Crusader armies and mobs gathered, excited by the chance to expiate their sins and see Jerusalem. Along the way to the Middle East, some Crusaders decided that rather than wait until their destination to combat the enemies of Christ, they could do so in Europe. Jewish communities were attacked. Some were decimated while others were forced to convert.

The Byzantine Emperor who had written the Pope for assistance had in mind only the 11th century equivalent of Seal Team Six or the French Foreign Legion. He wanted a handful of tough guys/advisers who would lead and inspire his armies. He felt threatened and somewhat betrayed by thousands of armed fanatics showing up on his doorstep, led by men who were all too obviously interested in carving out their own dominions in lands being fought over by the Byzantines and Muslims. The Emperor forced the Crusader leaders to swear oaths of allegiance to him before turning them loose on his Muslim rivals. These oaths were only briefly honored. Fortunately for the Crusaders the Muslim leaders facing them initially were weak, divided, and had little knowledge of Western style war. Jerusalem fell to the European invaders in a sack which even by the callous standards of the era, was considered to be a war crime. Contemporary eyewitness accounts tell of mass rape and slaughter, mosques and synagogues burned down and streets literally running red with blood. The Crusaders killed Muslim, Christian and Jew alike. Conveniently forgetting their promises to the Byzantines, the Crusaders set up independent states in what is now Israel, Lebanon, Syria and Turkey. This set off a multi-century struggle back and forth between Christian and Muslim over the Holy Land which ultimately saw the European Christians defeated and expelled. 

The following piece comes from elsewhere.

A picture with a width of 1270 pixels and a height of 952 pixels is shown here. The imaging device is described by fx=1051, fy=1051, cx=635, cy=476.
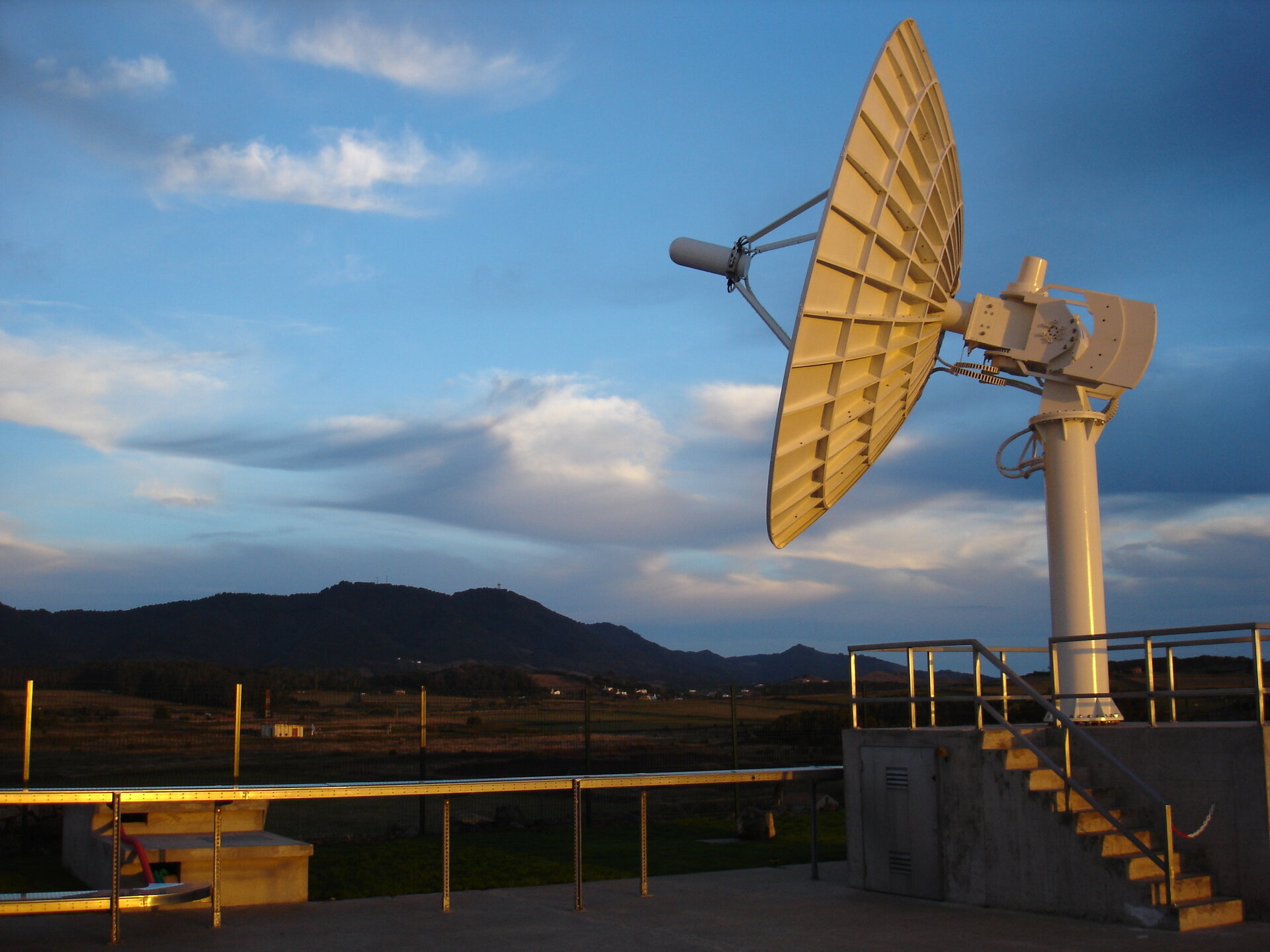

The documentary covers the first three Crusades. Only the First Crusade saw a complete Christian victory. I thought the documentary should have covered the Fourth Crusade, in which the simmering hostility between Eastern and Western Christian finally boiled over, resulting in the sack of Constantinople by Crusader armies. This documentary gives a lot of time to the Muslim point of view which is usually not part of the Western narrative. That's fair I guess. But it's also fair to point out that the people who bemoan European Christian invasions of the Middle East and the associated barbarity and imperialism were often as quiet as church mice about the prior and contemporaneous Muslim invasions of North Africa, Spain and France and future Muslim invasions of Eastern Europe. By the time of the First Crusade Muslim invaders had ruled huge swaths of Spain for almost 400 years. In the big picture, very few people have clean hands, historically speaking. The re-enactments are nicely done.You get a surprisingly detailed examination of what it was like to live, eat, sleep, fight and die in a time before modern medicine and refrigeration. It is humbling to watch someone drive down a highway, stop and tell the viewer that one thousand years ago the battle of such-n-such took place right here. This documentary also details the various machinations, murders and backstabbing that went on among the Muslims as various leaders vied to unite the Muslim world. The one who briefly did, Saladin, gets a fair amount of analysis. The entire documentary is about three hours. It can be watched online.